TIRANA, April 11 – Fifty-four rare maps dating back from the 16th to 18th centuries, part of the National Library’s collection, have been computerized and made available on the library’s website. The maps are part of the antiques the National Library is computerizing in order to protect the original copies.
“The computerization of these maps marks an important step not only in the ease to their access but also for the protection of the original copies. If researchers previously needed special permission to work for a limited time on these maps, now they can have access to them with a simple click on the library’s website,” says Behije Luha, the head of the Albanalogy department at the library.
The maps belong to well-known cartographers such as Mercator, Gastaldo, Cantelli, Coronelli, Sanson, Ortellio, Konard.
The computerization process at the National Library started three years ago with rare items in the library collection. Lack of appropriate facilities to store its collections which increase every day remains a key obstacle.
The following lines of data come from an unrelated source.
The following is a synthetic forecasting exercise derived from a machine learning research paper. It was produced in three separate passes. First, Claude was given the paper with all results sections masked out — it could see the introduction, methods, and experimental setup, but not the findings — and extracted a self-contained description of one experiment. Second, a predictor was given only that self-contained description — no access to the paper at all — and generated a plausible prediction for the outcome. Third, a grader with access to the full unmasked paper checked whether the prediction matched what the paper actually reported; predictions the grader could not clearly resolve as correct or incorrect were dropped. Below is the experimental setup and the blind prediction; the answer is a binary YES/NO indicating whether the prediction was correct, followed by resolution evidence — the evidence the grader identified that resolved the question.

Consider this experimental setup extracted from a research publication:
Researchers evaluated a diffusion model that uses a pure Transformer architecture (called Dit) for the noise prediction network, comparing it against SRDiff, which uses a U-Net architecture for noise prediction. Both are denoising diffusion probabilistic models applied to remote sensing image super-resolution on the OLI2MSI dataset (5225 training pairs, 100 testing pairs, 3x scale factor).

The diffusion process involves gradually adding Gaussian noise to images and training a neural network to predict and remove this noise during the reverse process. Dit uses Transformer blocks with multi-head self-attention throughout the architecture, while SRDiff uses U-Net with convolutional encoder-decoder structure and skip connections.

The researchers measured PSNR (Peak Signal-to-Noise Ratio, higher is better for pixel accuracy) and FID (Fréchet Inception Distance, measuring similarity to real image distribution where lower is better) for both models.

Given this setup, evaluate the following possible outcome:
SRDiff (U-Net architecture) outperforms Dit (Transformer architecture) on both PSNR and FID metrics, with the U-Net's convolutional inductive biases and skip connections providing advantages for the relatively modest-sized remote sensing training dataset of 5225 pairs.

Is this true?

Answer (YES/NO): NO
In 2011, The National Library in Tirana marked celebrations on its 90th anniversary of foundation with the promotion of two special publications tracing the history of Albanian books from the early 16th century authors to the end of World War II.
Founded on July 10, 1920, the National Library initially had only 6,000 volumes mainly from the collection of the Albanian Literary Commission (Komisija Letrare Shqype), set up in cooperation with the Austro-Hungarians in 1917 to decide on questions of orthography for official use and to encourage the publication of Albanian school texts.
The end of the World War II found the National Library with a collection of 15,000 volumes. The library moved to its current premises at the Palace of Culture only in 1966.
The collapse of the 45-year communist regime in the early 90s brought crucial changes in the functioning of the National Library which removed barriers to subscribers and enriched its collection with books which were not deemed appropriate under communism.